Horatio C. Claypool

Horatio Clifford Claypool ( born February 9, 1859 in McArthur, Ohio; † January 19, 1921 in Columbus, Ohio ) was an American politician. Between 1911 and 1915, and again from 1917 to 1919, he represented the state of Ohio in the U.S. House of Representatives.

Career

Horatio Claypool was the father of Congressman Harold K. Claypool (1886-1958) and a cousin of John B. Peterson (1850-1944), who represented the State of Indiana in the U.S. House of Representatives. He attended the common schools and then to 1880 the Normal School in Lebanon. After a subsequent law degree in 1882 and its recent approval as a lawyer, he began to work in Chillicothe in this profession. From 1899 to 1903 he was a prosecutor in the local Ross County; 1905-1910, he served there as an estate judge. Politically, he joined the Democratic Party.
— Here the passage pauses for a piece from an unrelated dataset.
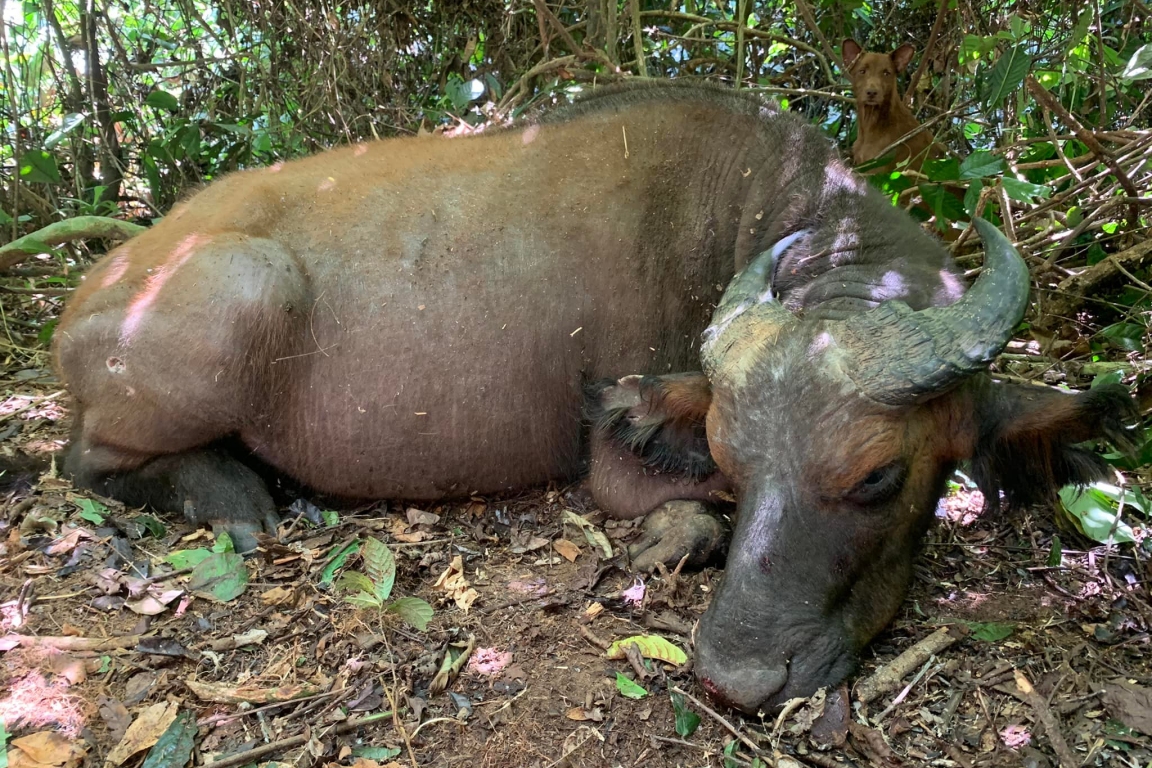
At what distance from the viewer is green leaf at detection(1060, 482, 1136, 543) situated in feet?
11.8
In the congressional elections of 1910, Claypool in the eleventh electoral district of Ohio was in the U.S. House of Representatives in Washington DC chosen, where he became the successor of the Republican Albert Douglas on March 4, 1911. After a re-election he was able to complete in Congress until March 3, 1915 two legislative sessions. In 1913 the 16th and the 17th Amendment to the Constitution ratified. In 1914 Claypool lost to Edwin D. Ricketts. In the 1916 elections, he was re-elected in the eleventh district of his state in Congress, where he Ricketts replaced again on March 4, 1917. Since he lost this in 1918 again, he could just spend another term in the U.S. House of Representatives until March 3, 1919. This period was largely shaped by the events of the First World War.

After the end of his time in Congress Horatio Claypool again practiced as a lawyer in Chillicothe. He died on January 19, 1921 in Columbus, and was buried in Chillicothe.